Start of Document extract

# Adding tannin powder



## fuse (Jan 29, 2015)

Just had a bottle of a 2006 Malbec from Bordeaux. Such firm tannins!
Just wondering what the thinking is about adding tannin powder to wines?
I make a carboy of concord wine every year from grapes in the backyard (yes, it is slightly musky). The tannin is there, but not mouth-drying like the Bordeaux. Would the addition of more tannin help?
Thanks!


----------



## sour_grapes (Jan 29, 2015)

fuse said:


> The tannin is there, but not mouth-drying like the Bordeaux. Would the addition of more tannin help?
> Thanks!



In short: yes. Here is a good thread about adding tannins:
http://www.winemakingtalk.com/forum/f86/tannins-know-when-why-add-them-42039/

Not sure you are going to match a Cahors with a Concord, but it couldn't hurt to try!


----------



## fuse (Jan 29, 2015)

Thanks Mr. Grapes. That helped a lot.
Now to figure out which kind and brand of tannin to add!
I'd like to try adding it to the kits I have going as well. Two cheapos: Grand Cru International Italy Sangiovese Style (why the added "Style"?!?) and a Cellar Masters Cab Sauv Style with added elderberries. Don't think I'd like a finishing tannin like Tannin Riche, because I find the kits already have a sweet enough taste. I'm after mouth-puckering but smooth.
Any recommendations appreciated.


----------



## joeswine (Jan 29, 2015)

*Balancing to order*

the concord really doesn't warrant tannins ,it's not in it's taste profile, usually fully rounded and semi-sweet with that familiar Welches taste. ON the other hand the *SANGIOVESE *loves a balance between_ oak_ and_ tannins_ to bring out the richness and depth of this style wine, any tannins will do don't go nuts trying to figure out what's the best their all pretty much the same  in the end the key is BALANCE.


----------



## Deezil (Jan 29, 2015)

With Concord grapes, you'll only be able to get 'so close'..

And realize you were drinking a wine that's 8-9 years old, made with grapes that are superior to Concord, and it probably spent a decent amount of time in an oak barrel or two. That's a pretty high benchmark to reach.

End of Document extract
Start of Entries provided

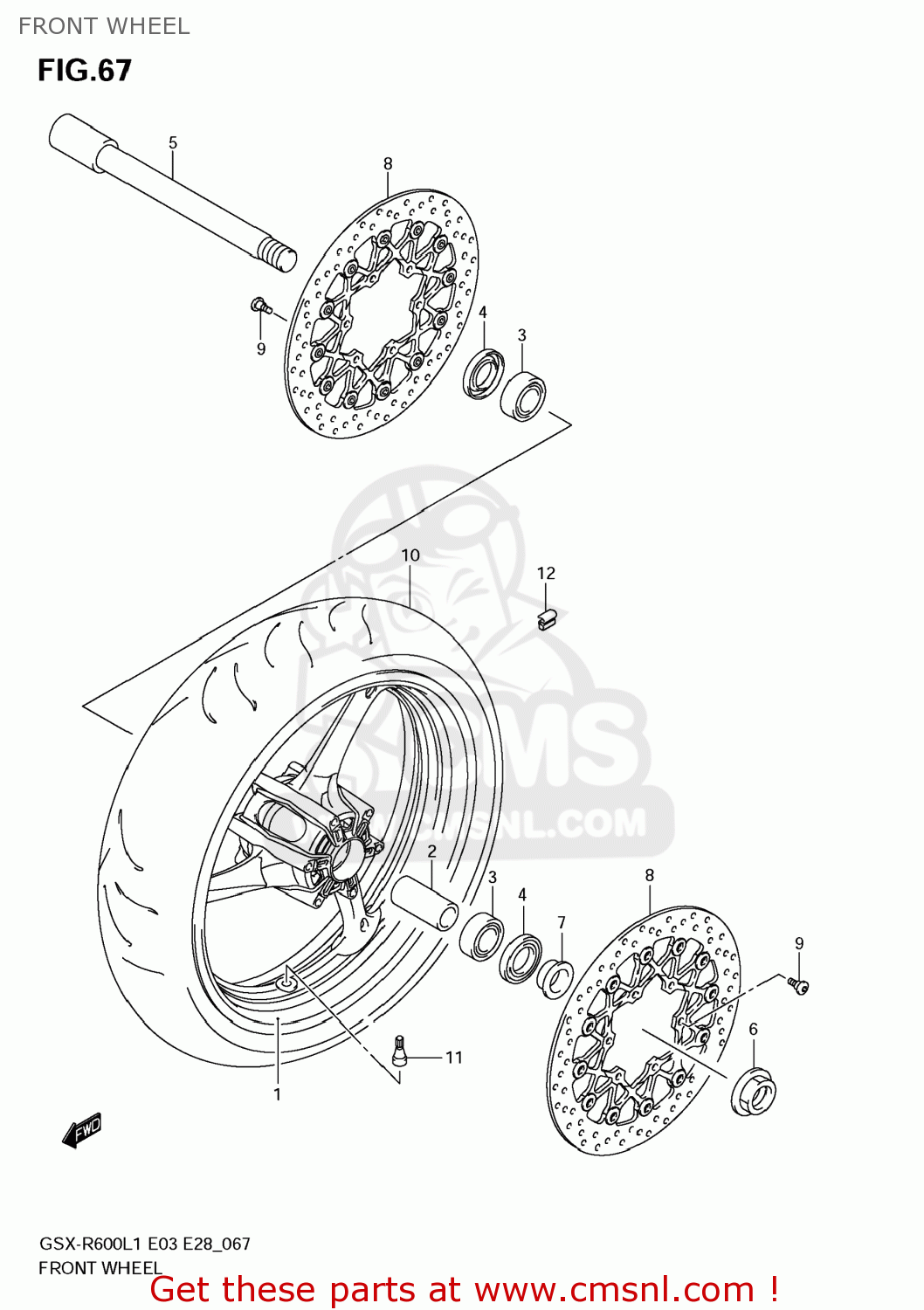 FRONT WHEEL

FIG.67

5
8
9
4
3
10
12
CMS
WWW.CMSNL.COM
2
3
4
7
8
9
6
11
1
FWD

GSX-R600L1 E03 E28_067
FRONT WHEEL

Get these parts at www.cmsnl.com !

End of Entries provided
Start of Entries provided

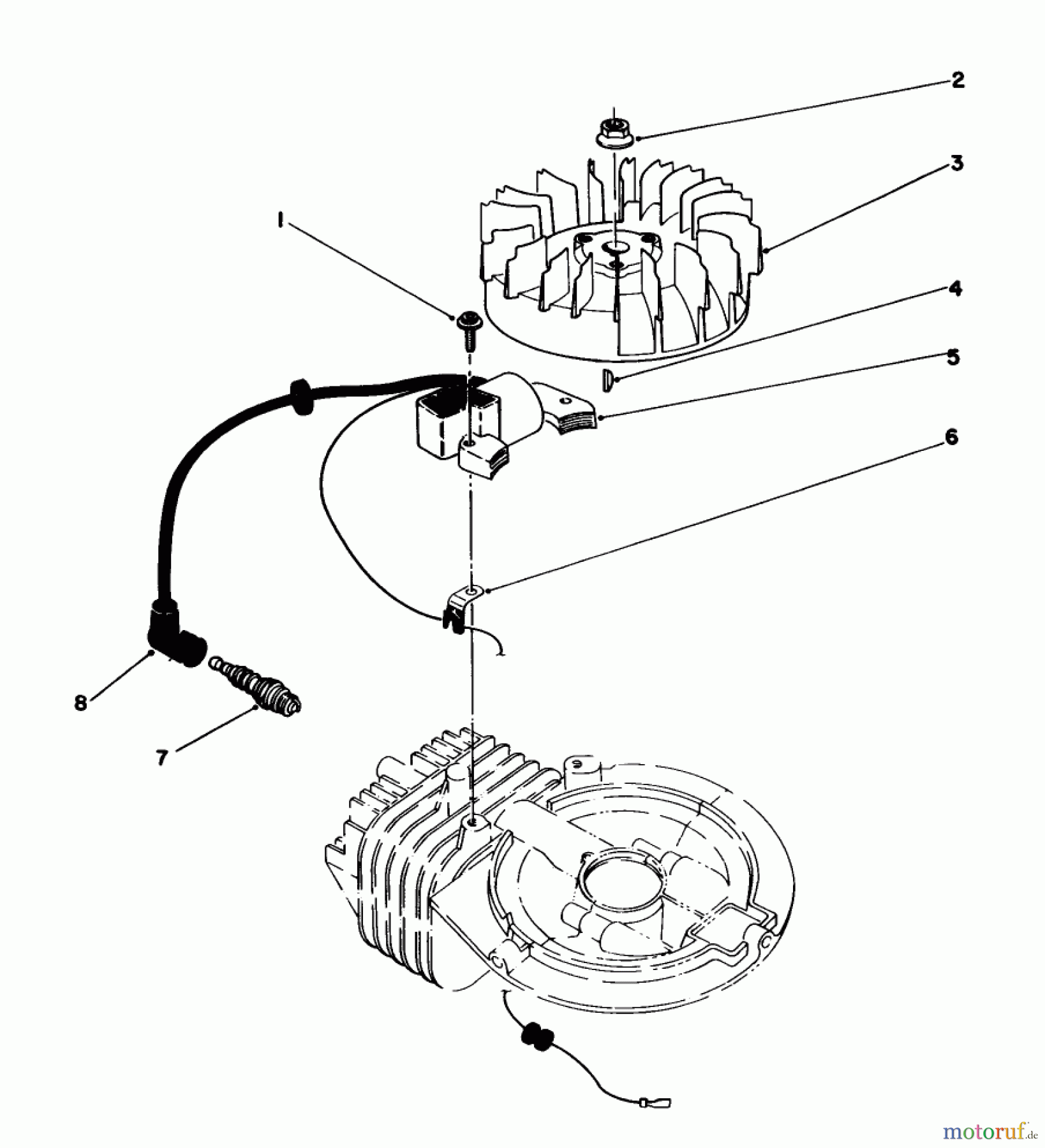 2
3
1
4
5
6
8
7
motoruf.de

End of Entries provided

*Exercises*:
- A) Please rewrite the part of the tannin powder thread between "Just wondering what" and "sour_grapes (Jan 29, 2015)", inclusive, substituting "bucket" for "carboy".
- B) Check each statement against the tannin powder thread and answer yes or no, quoting the words that settle it: (i) The first poster makes concord wine from grapes grown in the backyard. (ii) joeswine says choosing the best brand of tannin matters a great deal. (iii) Deezil describes the wine the first poster drank as 8-9 years old.

*Answers to this exercise*:
- A)
Just wondering what the thinking is about adding tannin powder to wines?
I make a bucket of concord wine every year from grapes in the backyard (yes, it is slightly musky). The tannin is there, but not mouth-drying like the Bordeaux. Would the addition of more tannin help?
Thanks!


----------



## sour_grapes (Jan 29, 2015)

- B)
(i) Yes: "I make a carboy of concord wine every year from grapes in the backyard"
(ii) No: "any tannins will do don't go nuts trying to figure out what's the best"
(iii) Yes: "you were drinking a wine that's 8-9 years old"